И все же крепкий детский организм берет свое. К утру заснул – хоть из пушки стреляй над ухом, и гром греми – не разбудишь!

– Вставай, вставай! Протри глаза-то – солнышко уж в пятки уперлось, – подначивает меня мама.

И вправду – хороши последние деньки мая! Теплынь, лишь к раннему утру обретавшая живительные свойства прохлады. Солнца – море! А воздух, воздух! Настоян на всех, вымахавших за месяц травах и листве деревьев и кустарников, окруживших поселок.

Я стою на широком помосте нашего бревенчатого барака, жмурясь от яркого солнца и томно потягиваясь… Эх, хорошо-то как! К бабушке с дедом – на все лето!

Мама отдает последние наставления соседской дочери Наташе. Двери наших квартир в просторном квадратном коридоре барака напротив друг друга. Наталья – рослая девица, пышущая здоровьем, лет двадцати двух. Она вся такая добрая и мягкая, что тайно ото всех нравится мне. Она, благодушно улыбаясь, жмурится на ярком солнце и кивает согласно головой на все мамины слова. А просьба у нас одна: встретить Зинку и подоить ее, если мама задержится с возвращением. Отца нет, он уже живет в городе, где строит дом, куда мы собираемся к зиме переехать.
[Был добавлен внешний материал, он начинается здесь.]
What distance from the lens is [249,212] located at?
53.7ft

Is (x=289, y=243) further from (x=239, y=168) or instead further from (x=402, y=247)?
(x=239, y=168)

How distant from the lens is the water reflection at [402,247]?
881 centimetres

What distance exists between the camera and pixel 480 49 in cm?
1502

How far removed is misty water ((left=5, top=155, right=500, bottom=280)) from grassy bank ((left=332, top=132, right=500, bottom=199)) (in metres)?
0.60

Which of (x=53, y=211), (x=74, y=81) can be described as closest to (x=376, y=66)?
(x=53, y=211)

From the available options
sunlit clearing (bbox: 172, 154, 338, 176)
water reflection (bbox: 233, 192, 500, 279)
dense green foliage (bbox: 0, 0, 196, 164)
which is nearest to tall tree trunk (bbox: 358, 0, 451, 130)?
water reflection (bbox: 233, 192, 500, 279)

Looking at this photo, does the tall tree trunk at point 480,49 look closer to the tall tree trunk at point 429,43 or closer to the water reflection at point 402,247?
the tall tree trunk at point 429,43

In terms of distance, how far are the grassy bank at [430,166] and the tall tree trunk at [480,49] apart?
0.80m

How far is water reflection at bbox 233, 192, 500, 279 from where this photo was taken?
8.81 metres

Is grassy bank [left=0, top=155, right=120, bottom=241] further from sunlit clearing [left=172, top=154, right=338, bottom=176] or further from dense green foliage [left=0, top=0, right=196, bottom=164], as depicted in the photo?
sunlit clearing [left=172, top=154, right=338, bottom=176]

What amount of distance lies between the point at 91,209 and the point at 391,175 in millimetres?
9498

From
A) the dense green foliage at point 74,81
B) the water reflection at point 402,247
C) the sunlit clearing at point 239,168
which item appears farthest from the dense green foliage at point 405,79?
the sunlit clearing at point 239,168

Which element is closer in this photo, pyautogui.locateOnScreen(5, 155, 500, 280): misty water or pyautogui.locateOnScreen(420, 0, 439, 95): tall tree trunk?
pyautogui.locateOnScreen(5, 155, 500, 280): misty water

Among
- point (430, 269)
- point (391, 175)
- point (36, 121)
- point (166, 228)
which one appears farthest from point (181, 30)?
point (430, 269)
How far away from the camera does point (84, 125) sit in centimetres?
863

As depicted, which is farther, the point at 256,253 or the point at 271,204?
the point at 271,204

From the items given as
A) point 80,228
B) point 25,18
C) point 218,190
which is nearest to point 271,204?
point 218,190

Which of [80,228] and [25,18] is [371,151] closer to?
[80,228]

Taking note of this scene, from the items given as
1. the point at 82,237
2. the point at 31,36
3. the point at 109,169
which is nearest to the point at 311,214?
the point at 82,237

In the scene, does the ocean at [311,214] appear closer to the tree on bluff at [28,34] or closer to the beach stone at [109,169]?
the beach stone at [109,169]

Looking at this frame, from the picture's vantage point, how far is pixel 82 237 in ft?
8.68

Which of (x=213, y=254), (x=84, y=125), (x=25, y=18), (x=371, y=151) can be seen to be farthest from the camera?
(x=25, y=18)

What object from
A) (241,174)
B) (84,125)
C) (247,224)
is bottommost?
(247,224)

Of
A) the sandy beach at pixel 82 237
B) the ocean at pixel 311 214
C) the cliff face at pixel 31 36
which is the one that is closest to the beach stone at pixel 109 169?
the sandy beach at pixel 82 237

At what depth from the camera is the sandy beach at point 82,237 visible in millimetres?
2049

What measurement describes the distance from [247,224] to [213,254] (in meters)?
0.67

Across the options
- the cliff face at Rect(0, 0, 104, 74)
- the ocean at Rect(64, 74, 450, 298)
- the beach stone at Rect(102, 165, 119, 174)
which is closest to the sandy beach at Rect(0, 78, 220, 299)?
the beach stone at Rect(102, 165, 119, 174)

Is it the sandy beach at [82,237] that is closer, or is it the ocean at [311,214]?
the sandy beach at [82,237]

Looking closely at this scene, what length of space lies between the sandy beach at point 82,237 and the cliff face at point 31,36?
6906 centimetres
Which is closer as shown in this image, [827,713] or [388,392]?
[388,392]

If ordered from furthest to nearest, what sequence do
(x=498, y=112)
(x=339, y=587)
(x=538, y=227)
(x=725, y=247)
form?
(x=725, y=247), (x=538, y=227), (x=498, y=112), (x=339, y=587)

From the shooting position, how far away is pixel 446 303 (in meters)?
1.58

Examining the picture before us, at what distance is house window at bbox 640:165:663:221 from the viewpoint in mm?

Увидев меня еще неумытым и несобранным, мама серчает: «А ты чего тянешься? Сколько будем возиться? Нам в деревню впору к обеду поспеть! А когда я обратно вернусь?»

Осмотрев мое снаряжение, она даже всплеснула руками: «Вы посмотрите на него – к бабушке собрался! Идти двадцать верст лесом, а он – в безрукавке и сандалиях! То-то комары будут рады! А ты разве не знаешь, что там змей видимо-невидимо? Быстро переобувайся в ботинки и не в новые, в каких в школу ходил, а в свои "футбольные" – все равно об сучья да об корни бить… А то – вырядился! – со смехом повернулась она к Наташе, – как жених! Перед тобой, что ли, красуется!»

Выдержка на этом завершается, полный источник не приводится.